In terms of innovation, we occupy position number 90 Global Innovation Index (IGI), let's see this comparatively: of the 18 LAC countries considered in the IGI) 2020, the Dominican Republic, with a score of 25.1, is among the 8 countries with a score below the regional average of 45.5. If we decompose our score according to the IGI factors, we see that in human capital and research we score 18.5, in knowledge and technology production 13, in creative production 17.8 and in business development 22.5.

I could extend myself to other aspects (the challenges of the necessary institutional framework, of environmental sustainability, of the quality of public services, especially health, among others) but it is not the purpose of this invitation to reflection nor do we have the time for it. I hope that a few bullets are enough, as we say colloquially, to think if that spirit of rebellion of our founders still makes sense, resolutely and creatively channeled with the creation of INTEC, to contribute to the social transformation of the country, to the promotion continuous quality of life of its inhabitants and the preservation of their moral and material heritage to bequeath it improved to the generations to come, through higher education, the development of culture, research and scientific and technological dissemination.

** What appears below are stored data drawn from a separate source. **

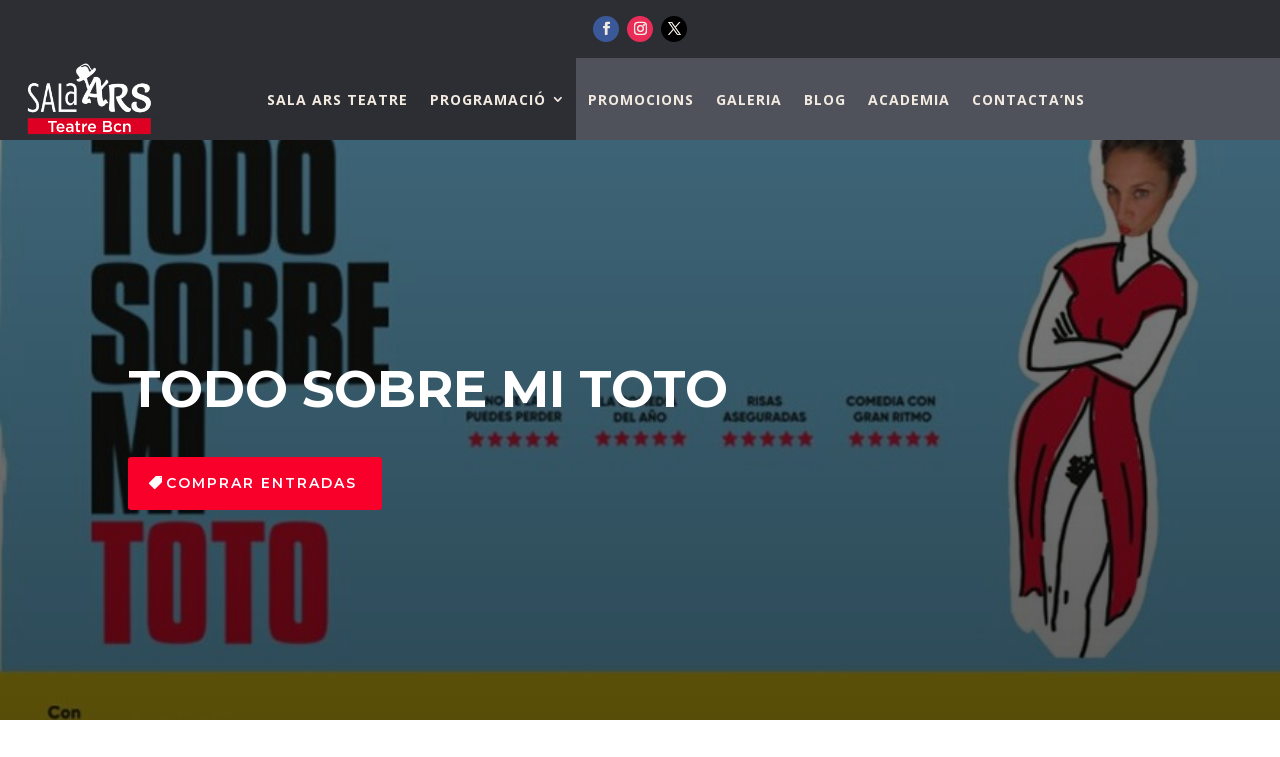

--- FILE ---
content_type: application/javascript; charset=utf-8
request_url: https://www.salaarsteatre.com/wp-content/plugins/divi-contact-module-pro/script.min.js?v2&ver=6.9
body_size: 1750
content:
function handleDaffFileInput(obj){const $=jQuery;let data=new FormData;let file=obj[0].files[0];if(!file){return false}let mbSize=obj.attr("data-file-size");let maxSize=obj.attr("data-file-size")*1024*1024;let nonce=obj.attr("data-nonce");let changeFileText=obj.attr("data-change-text");if(file.size>maxSize){alert(`The maximum file size is ${mbSize}MB`)}else{data.append("upload",file);data.append("action","daff_file_up");data.append("_wpnonce",nonce);obj.parent().next().html(`<img width="20" src="${daffData.spinner}" />`);$.ajax({url:daffData.ajaxUrl,type:"post",data:data,contentType:false,processData:false,success:response=>{obj.next().text(changeFileText);if(response.url){obj.closest(".et_pb_contact_field").find(":text").val(response.url).change();obj.parent().next().text(file.name)}}})}}function removeIfHasFile($this){let parent=jQuery($this).closest("label");if(parent.find("input").first().val()){let buttonText=jQuery($this).attr("data-button-text");let noFileText=jQuery($this).attr("data-no-file-text");parent.find("input").first().val("");parent.find("span.upload-label").text(buttonText);parent.next().text(noFileText);return false}return true}jQuery(document).ready($=>{$(".divi-star-rating").each(function(){let input=$(this).next();input.hide().val(1).change();$(this).starRating({totalStars:$(this).data("rateit-max"),emptyColor:"lightgray",hoverColor:$(this).data("color"),activeColor:$(this).data("color"),strokeWidth:0,starSize:$(this).data("size"),useGradient:false,useFullStars:true,disableAfterRate:false,initialRating:1,callback:currentRating=>{input.val(currentRating).change()}})});$("[data-create-select2]").each(function(){$(this).select2();$(this).parent().addClass("data-create-select2")});$(".select2-selection__rendered").addClass("et_pb_contact_select").addClass("input");$(".select2-selection.select2-selection--single").each(function(){$(this).css("border-radius",$(this).find(".input").css("border-radius"))});$(".select2-selection__arrow b").each(function(){$(this).css("border-color",$(this).parent().prev().css("color")+" transparent transparent transparent")});$("[data-date-format]").each(function(){$(this).prev().css({position:"absolute","z-index":1,"font-size":$(this).css("font-size"),color:$(this).css("color"),padding:$(this).css("padding").replace("px","")*1+2+"px"}).show();$(this).css("padding-left",$(this).css("padding-left").replace("px","")*2+15+"px");let format=$(this).data("date-format");$(this).datepicker({dateFormat:format,changeYear:true,changeMonth:true})});$("[data-custom-field-type=file]").each(function(){const parent=$(this).parent();let buttonText=$(this).attr("data-button-text");let noFileText=$(this).attr("data-no-file-text");let changeText=$(this).attr("data-change-text");let fileSize=$(this).attr("data-file-size");let nonce=$(this).attr("data-nonce");let accept=$(this).attr("data-custom-field-accept");parent.find("input").hide();let hideNoFile="";parent.append(`
        <label  class="daff-cursor-pointer divi-simple-upload-button button btn btn-primary primary-button et_pb_button"><input onclick="return removeIfHasFile(this)"  accept="${accept}"  type=file class="daff-d-none" onchange="handleDaffFileInput(jQuery(this))" data-file-size="${fileSize}" data-no-file-text="${noFileText}" data-nonce="${nonce}" data-change-text="${changeText}" data-button-text="${buttonText}" /> <span class="upload-label">${buttonText}</span></label> &nbsp; &nbsp;<span class="divi-simple-file-name input daff-bg-transparent" > ${noFileText}</span>
        `)});let binded=false;$("#et-fb-app").bind("DOMSubtreeModified",function(){if($("#et-fb-attach_advanced_fields").length){if(!binded){$("#et-fb-attach_advanced_fields").change(function(){if($(this).val()=="on"){$('[data-name="field_type"]').closest(".et-fb-form__group").hide();$("#et-fb-min_length-number").closest(".et-fb-form__group").hide();$("#et-fb-max_length-number").closest(".et-fb-form__group").hide();$("#et-fb-allowed_symbols").closest(".et-fb-form__group").hide()}else{$('[data-name="field_type"]').closest(".et-fb-form__group").show();$("#et-fb-min_length-number").closest(".et-fb-form__group").show();$("#et-fb-max_length-number").closest(".et-fb-form__group").show();$("#et-fb-allowed_symbols").closest(".et-fb-form__group").show()}hideLabels()}).change();trackChange($("#et-fb-attach_advanced_fields")[0]);binded=true}hideLabels()}else if($("#et-fb-r_enable_confirmation").length){hideLabels()}else{binded=false}});function hideLabels(){setTimeout(()=>{$("#et-fb-attach_field_type").closest(".et-fb-option-container").find(".et-fb-no-vb-support-warning").hide();$("#et-fb-attach_file_size").closest(".et-fb-option-container").find(".et-fb-no-vb-support-warning").hide();$("#et-fb-attach_button_text").closest(".et-fb-option-container").find(".et-fb-no-vb-support-warning").hide();$("#et-fb-attach_change_file_label").closest(".et-fb-option-container").find(".et-fb-no-vb-support-warning").hide();$("#et-fb-attach_no_file_label").closest(".et-fb-option-container").find(".et-fb-no-vb-support-warning").hide();$("#et-fb-attach_star_design").closest(".et-fb-option-container").find(".et-fb-no-vb-support-warning").hide();$("#et-fb-attach_star_width").closest(".et-fb-option-container").find(".et-fb-no-vb-support-warning").hide();$("#et-fb-attach_star_amount").closest(".et-fb-option-container").find(".et-fb-no-vb-support-warning").hide();$("#et-fb-attach_date_option").closest(".et-fb-option-container").find(".et-fb-no-vb-support-warning").hide();$("#et-fb-attach_date_format").closest(".et-fb-option-container").find(".et-fb-no-vb-support-warning").hide();$("#et-fb-attach_time_format").closest(".et-fb-option-container").find(".et-fb-no-vb-support-warning").hide();$("#et-fb-r_enable_confirmation").closest(".et-fb-option-container").find(".et-fb-no-vb-support-warning").hide();$("#et-fb-r_confirmation_message").closest(".et-fb-option-container").find(".et-fb-no-vb-support-warning").hide();$("#et-fb-r_confirmation_subject").closest(".et-fb-option-container").find(".et-fb-no-vb-support-warning").hide()},50)}MutationObserver=window.MutationObserver||window.WebKitMutationObserver;var trackChange=function(element){var observer=new MutationObserver(function(mutations,observer){if(mutations[0].attributeName=="value"){$(element).trigger("change")}});observer.observe(element,{attributes:true})}});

On this forty-ninth (49) anniversary, assuming that reflection in the face of the realities of our beloved country and concluding accordingly, is the best way for us to honor the sustained journey that we have traveled since 1972 and, thus, honor ourselves.

Personally, I retain a lot of the spirit of creative rebellion and that is why I am here. I have no doubt that it is something shared and that is how he feels it with many of the vibrations that I feel this morning in our little forest. Let's keep alive the votive flame of creative intellectual, scientific and academic rebellion that our founders ignited!

Borrowing phrase that receives the traveler who visits the University of Salamanca: "As we said yesterday, as we will say tomorrow."

Congratulations on your 49 years, INTEC!